Others have made similar comments, but tree-shaking, symbol culling and anything else that removes dead code after its already been distributed and/or compiled is too late IMO. It's a band-aid on the problem. A useful and pragmatic band-aid today for sure, but it fundamentally bothers me that we have to spend time compiling code and then spend more time to analyze and rip it back out.

Part of the issue I have with the dependency bloat is how much effort we currently go through to download, distribute, compile, lint, typecheck, whatever 1000s of lines of code we don't want or need. I want software that allows me to build exactly as much as I need and never have to touch the things I don't want.


> Others have made similar comments, but tree-shaking, symbol culling and anything else that removes dead code after its already been distributed and/or compiled is too late IMO.

Why, in principle, wouldn't the same algorithms work before distribution?

For that matter, check out the `auditwheel` tool in the Python ecosystem.


As others have pointed out elsewhere, that only removes static dependencies. If you have code paths that are used depending on dynamic function arguments static analysis is unable to catch those.

For example, you have a function calling XML or PDF or JSON output functions depending on some output format parameter. That's three very different paths and includes, but if you don't know which values that parameter can take during runtime you will have to include all three paths, even if in reality only XML (for example) is ever used.
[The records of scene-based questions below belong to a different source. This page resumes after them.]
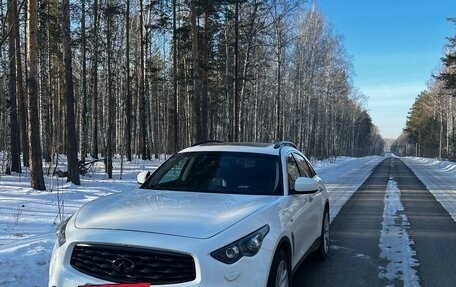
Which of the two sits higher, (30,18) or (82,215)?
(30,18)

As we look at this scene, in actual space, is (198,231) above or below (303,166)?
below

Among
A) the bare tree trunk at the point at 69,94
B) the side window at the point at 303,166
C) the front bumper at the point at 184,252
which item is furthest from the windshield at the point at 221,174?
the bare tree trunk at the point at 69,94

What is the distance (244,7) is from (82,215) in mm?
28598

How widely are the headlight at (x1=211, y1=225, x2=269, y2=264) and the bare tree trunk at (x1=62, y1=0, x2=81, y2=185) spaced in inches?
443

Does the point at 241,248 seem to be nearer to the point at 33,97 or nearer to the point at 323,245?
the point at 323,245

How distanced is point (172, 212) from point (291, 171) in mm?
2051

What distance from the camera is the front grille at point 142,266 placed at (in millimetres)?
3385

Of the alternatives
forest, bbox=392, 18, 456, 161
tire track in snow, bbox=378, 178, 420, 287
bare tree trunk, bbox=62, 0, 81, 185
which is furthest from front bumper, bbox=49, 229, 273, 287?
forest, bbox=392, 18, 456, 161

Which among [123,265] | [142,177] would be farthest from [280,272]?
[142,177]

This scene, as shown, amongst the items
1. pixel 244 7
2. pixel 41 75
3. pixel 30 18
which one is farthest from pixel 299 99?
pixel 30 18

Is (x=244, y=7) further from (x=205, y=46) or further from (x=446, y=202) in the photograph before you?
(x=446, y=202)

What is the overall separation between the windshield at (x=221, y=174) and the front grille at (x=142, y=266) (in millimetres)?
1509

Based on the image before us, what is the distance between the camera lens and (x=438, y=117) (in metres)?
78.8

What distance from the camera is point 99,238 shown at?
11.7 ft
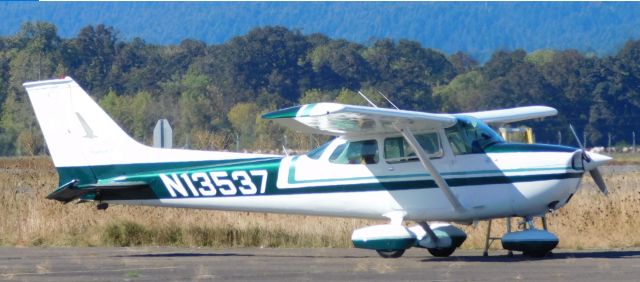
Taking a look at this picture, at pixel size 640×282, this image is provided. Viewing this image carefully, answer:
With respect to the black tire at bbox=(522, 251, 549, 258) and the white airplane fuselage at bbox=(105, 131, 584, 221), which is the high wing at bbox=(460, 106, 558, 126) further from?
the black tire at bbox=(522, 251, 549, 258)

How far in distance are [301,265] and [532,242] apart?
8.49 ft

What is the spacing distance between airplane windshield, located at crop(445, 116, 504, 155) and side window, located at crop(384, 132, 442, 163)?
6.9 inches

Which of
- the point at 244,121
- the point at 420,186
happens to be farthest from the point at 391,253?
the point at 244,121

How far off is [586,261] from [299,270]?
123 inches

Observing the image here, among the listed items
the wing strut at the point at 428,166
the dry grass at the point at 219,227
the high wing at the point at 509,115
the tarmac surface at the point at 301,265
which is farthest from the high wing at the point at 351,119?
the dry grass at the point at 219,227

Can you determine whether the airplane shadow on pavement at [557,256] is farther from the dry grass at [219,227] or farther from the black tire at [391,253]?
the dry grass at [219,227]

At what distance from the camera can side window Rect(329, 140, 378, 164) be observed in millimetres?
14414

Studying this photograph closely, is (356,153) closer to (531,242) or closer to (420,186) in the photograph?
(420,186)

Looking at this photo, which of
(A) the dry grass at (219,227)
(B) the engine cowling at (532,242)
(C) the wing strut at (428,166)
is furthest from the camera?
(A) the dry grass at (219,227)

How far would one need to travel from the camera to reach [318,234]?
1739cm

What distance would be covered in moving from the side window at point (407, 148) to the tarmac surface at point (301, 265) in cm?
118

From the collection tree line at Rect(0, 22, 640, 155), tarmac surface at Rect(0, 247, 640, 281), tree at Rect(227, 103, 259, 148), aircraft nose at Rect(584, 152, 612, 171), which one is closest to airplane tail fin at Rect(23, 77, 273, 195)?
tarmac surface at Rect(0, 247, 640, 281)

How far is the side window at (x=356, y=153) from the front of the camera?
47.3ft

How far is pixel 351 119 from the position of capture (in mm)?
13469
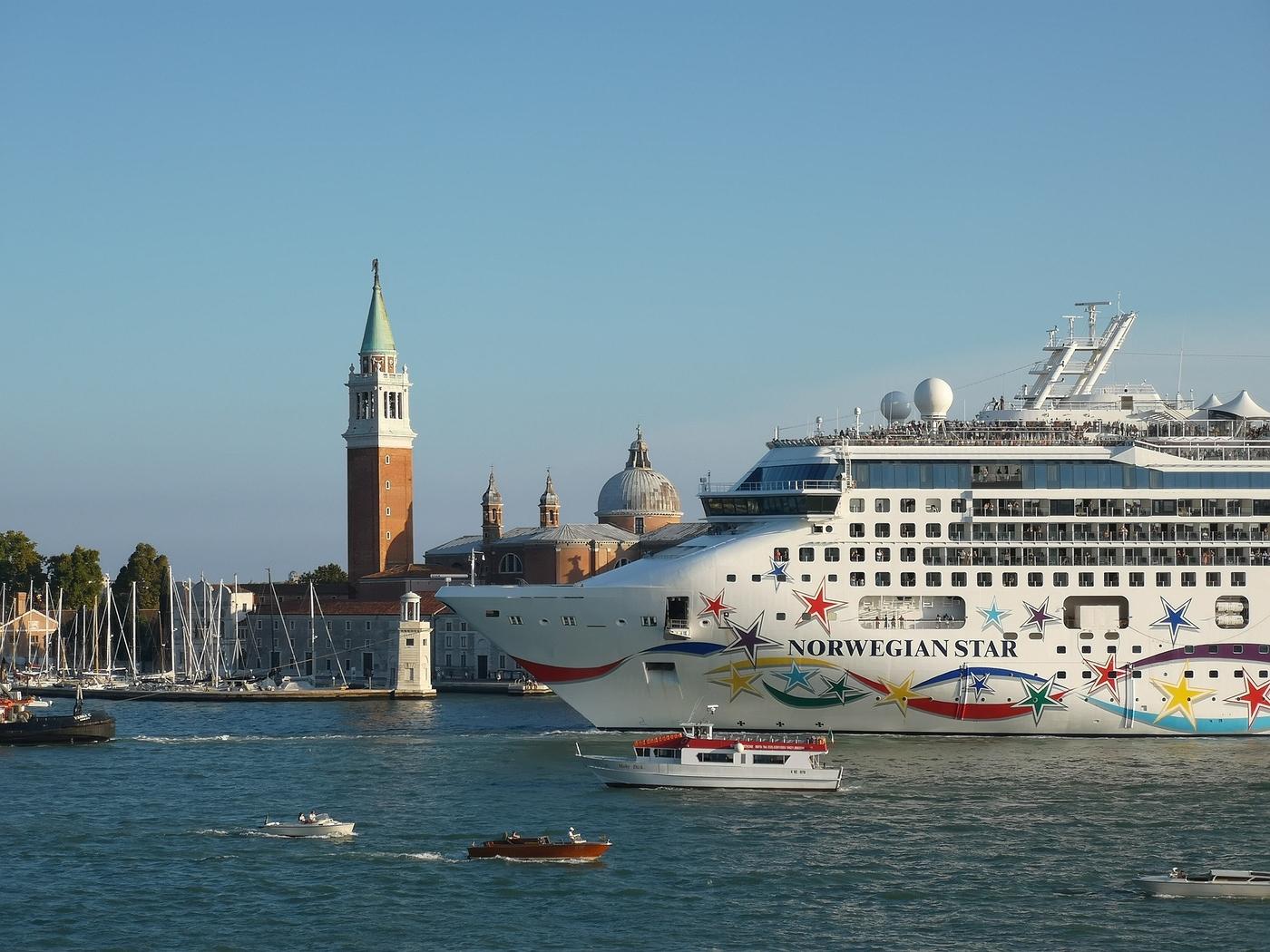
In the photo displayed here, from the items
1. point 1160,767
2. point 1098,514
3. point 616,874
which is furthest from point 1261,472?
point 616,874

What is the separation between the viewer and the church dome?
4491 inches

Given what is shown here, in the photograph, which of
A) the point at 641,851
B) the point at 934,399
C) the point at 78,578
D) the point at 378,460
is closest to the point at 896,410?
the point at 934,399

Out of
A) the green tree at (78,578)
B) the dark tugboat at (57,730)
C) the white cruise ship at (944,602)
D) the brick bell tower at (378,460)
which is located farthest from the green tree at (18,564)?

Or there may be higher level causes outside of any analysis, even if you managed a dynamic one. In a GUI, for example, it could be functionality only ever seen by a few with certain roles, but if there is only one app everything will have to be bundled. Similar scenarios are possible with all kinds of software, for example an analysis application that supports various input and output scenarios. It's a variation of the first example where the parameter is internal, but now it is external data not available for an analysis because it will be known only when the software is actually used.


The situation isn't quite as dire as you portray. Compilers these days can also do devirtualization. The consequent static calls can become input to tree shaking in the whole program case. While it's true that we can't solve the problem in general, there's hope for specific cases.